◆ **The problem**: Please pull out the lines of the data below verbatim, starting at the line that contains "How far does [217,380] sit from [153,223]?" and stopping after the line that contains "82.2 metres".

◆ **Given records**:
--------------------------------------------------

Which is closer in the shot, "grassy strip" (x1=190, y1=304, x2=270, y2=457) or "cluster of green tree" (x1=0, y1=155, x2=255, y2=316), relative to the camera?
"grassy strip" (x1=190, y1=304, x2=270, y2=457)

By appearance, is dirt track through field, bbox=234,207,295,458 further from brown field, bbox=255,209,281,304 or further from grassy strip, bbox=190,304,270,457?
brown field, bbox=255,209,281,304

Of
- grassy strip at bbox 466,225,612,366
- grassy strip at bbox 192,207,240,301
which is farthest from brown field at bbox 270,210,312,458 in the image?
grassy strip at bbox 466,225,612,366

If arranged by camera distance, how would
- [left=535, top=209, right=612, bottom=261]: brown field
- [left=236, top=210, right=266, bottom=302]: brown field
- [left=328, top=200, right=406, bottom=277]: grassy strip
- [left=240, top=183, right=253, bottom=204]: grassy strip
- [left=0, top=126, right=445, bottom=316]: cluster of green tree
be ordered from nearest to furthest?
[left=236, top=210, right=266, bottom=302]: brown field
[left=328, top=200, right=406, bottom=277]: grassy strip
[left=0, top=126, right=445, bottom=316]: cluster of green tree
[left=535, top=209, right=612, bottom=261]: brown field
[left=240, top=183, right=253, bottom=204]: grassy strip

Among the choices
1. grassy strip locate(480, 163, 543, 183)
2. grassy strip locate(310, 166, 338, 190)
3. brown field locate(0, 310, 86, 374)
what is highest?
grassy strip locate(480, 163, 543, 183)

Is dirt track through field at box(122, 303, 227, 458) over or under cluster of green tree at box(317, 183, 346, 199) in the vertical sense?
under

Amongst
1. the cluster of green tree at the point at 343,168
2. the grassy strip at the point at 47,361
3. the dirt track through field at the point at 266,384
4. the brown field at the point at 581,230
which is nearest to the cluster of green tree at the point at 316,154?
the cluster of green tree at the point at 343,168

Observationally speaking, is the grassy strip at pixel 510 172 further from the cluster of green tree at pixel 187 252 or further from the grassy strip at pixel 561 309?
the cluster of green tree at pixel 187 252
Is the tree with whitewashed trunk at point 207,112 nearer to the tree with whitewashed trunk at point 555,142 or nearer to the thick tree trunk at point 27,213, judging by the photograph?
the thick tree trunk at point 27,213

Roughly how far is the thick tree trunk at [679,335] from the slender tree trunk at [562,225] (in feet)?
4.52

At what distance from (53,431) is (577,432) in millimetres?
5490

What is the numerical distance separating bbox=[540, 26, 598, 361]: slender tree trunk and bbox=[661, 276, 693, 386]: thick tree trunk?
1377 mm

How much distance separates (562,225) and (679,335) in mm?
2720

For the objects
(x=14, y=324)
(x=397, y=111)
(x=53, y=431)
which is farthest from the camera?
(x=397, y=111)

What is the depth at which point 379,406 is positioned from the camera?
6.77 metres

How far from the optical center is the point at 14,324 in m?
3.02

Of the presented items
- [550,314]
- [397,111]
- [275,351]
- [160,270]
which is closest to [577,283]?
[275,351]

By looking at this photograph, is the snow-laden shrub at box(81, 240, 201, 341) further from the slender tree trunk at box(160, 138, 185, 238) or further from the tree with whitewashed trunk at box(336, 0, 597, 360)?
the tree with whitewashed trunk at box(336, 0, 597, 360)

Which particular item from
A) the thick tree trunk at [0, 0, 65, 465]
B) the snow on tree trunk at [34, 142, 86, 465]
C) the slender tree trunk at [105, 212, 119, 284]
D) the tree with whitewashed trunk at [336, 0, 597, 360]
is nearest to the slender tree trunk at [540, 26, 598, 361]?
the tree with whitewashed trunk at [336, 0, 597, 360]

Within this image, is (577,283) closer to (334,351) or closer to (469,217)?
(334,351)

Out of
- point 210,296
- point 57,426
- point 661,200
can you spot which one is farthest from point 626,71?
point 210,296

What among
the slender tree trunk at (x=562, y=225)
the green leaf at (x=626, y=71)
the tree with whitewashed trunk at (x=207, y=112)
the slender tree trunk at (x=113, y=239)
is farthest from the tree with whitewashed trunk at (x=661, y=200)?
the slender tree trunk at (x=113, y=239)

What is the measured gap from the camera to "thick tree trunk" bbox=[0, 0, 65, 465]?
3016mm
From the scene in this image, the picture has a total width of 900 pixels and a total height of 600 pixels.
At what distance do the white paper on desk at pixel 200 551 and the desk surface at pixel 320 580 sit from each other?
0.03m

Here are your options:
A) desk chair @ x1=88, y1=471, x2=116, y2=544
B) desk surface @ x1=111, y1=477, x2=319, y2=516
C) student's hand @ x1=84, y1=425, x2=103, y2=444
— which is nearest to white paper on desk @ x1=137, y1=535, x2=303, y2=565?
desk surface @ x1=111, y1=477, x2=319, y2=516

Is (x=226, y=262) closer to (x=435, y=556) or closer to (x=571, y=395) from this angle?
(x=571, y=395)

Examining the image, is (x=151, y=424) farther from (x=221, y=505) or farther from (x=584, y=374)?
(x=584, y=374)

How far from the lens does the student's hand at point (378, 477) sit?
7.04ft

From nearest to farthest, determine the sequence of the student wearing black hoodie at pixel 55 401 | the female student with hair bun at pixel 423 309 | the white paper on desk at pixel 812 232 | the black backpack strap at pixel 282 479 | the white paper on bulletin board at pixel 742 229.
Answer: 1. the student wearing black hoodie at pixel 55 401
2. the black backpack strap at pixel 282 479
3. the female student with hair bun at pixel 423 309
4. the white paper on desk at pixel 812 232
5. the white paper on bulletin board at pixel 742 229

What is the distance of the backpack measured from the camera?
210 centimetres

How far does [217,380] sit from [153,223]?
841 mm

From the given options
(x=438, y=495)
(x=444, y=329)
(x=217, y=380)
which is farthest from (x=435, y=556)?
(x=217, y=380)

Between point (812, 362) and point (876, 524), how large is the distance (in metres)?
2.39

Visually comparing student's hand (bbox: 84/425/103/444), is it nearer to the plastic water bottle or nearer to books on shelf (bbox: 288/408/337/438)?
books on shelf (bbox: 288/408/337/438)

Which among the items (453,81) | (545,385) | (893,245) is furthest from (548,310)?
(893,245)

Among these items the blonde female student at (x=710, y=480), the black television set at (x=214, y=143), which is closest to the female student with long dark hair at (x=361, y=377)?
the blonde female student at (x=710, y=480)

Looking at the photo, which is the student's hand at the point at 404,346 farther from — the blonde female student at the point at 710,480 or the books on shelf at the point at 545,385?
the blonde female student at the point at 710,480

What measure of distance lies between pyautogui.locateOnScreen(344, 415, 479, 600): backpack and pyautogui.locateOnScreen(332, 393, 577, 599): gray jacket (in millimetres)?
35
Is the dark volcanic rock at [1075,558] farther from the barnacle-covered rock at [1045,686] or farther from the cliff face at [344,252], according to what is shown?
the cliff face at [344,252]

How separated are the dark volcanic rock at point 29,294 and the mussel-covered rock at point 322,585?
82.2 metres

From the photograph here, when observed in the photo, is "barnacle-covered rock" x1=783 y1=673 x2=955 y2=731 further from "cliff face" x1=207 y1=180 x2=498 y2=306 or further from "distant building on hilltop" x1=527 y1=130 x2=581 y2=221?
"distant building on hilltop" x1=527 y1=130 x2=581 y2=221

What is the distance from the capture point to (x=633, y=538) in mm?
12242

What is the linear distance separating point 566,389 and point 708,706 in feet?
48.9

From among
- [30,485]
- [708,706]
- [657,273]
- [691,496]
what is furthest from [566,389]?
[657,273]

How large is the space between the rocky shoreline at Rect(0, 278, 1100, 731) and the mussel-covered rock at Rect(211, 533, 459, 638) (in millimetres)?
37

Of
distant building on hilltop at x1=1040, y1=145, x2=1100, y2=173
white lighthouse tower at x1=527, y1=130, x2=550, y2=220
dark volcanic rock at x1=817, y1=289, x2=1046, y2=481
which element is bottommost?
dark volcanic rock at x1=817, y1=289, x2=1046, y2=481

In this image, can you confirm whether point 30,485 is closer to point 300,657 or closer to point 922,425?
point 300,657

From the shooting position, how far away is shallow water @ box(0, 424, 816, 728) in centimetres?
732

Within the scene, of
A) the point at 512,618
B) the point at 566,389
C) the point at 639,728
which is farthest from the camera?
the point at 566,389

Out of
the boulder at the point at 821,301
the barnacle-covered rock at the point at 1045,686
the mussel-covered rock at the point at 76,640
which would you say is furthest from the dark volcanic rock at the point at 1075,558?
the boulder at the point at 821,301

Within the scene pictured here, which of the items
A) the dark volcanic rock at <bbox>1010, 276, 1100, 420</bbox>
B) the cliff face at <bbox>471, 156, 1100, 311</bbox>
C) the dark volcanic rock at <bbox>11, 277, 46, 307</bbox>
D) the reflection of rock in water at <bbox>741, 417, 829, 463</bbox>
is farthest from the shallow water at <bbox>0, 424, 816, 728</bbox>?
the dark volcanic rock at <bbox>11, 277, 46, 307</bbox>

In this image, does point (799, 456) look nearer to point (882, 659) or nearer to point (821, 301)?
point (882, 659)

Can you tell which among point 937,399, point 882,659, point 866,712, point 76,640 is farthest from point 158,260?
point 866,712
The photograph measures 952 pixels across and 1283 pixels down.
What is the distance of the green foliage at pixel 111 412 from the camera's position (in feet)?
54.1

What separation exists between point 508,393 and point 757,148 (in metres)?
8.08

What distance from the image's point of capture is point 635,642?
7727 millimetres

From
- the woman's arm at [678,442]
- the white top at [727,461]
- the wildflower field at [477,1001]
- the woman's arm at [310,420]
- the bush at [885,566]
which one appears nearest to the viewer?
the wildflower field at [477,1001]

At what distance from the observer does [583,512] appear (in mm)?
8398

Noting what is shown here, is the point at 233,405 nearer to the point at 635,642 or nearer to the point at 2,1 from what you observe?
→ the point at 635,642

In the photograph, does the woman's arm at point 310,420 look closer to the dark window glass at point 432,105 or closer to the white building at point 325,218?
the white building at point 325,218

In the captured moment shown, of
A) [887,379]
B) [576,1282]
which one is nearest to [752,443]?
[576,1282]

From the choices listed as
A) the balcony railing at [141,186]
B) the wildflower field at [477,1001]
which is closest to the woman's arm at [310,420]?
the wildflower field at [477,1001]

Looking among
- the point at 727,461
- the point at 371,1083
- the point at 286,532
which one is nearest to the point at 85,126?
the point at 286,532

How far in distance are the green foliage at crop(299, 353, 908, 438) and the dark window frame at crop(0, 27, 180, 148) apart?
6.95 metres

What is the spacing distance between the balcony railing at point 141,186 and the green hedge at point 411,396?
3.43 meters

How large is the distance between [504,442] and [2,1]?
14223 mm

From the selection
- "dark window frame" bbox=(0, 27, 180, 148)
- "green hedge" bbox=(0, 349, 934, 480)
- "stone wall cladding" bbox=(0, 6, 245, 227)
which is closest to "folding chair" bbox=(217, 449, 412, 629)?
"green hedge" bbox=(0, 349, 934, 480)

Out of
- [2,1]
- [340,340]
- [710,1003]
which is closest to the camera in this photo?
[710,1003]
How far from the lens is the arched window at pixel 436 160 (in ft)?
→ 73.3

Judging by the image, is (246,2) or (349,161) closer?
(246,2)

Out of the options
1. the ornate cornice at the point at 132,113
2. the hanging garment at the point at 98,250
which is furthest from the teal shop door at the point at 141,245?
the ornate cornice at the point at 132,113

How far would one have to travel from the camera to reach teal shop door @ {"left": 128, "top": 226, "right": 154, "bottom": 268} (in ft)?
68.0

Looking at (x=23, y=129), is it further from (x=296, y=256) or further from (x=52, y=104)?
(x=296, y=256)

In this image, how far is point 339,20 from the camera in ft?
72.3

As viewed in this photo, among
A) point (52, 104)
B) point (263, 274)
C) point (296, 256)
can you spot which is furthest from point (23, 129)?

--------------------------------------------------

◆ **Response**:
How far does [217,380] sit from [153,223]?
841 mm

From the given options
(x=438, y=495)
(x=444, y=329)
(x=217, y=380)
which is farthest from (x=435, y=556)?
(x=217, y=380)

Between point (812, 362) and point (876, 524), how large is the distance (in metres)?
2.39

Visually comparing student's hand (bbox: 84/425/103/444), is it nearer to the plastic water bottle or nearer to books on shelf (bbox: 288/408/337/438)?
books on shelf (bbox: 288/408/337/438)

Which among the items (453,81) | (545,385) | (893,245) is furthest from (548,310)?
(893,245)

Among these items the blonde female student at (x=710, y=480), the black television set at (x=214, y=143), which is closest to the female student with long dark hair at (x=361, y=377)?
the blonde female student at (x=710, y=480)

Looking at the photo, which is the student's hand at the point at 404,346 farther from — the blonde female student at the point at 710,480 or the books on shelf at the point at 545,385?
the blonde female student at the point at 710,480

What measure of distance lies between pyautogui.locateOnScreen(344, 415, 479, 600): backpack and pyautogui.locateOnScreen(332, 393, 577, 599): gray jacket (in millimetres)?
35
Is the dark volcanic rock at [1075,558] farther from the barnacle-covered rock at [1045,686] or farther from the cliff face at [344,252], according to what is shown?
the cliff face at [344,252]

How separated are the dark volcanic rock at point 29,294 and the mussel-covered rock at point 322,585?
82.2 metres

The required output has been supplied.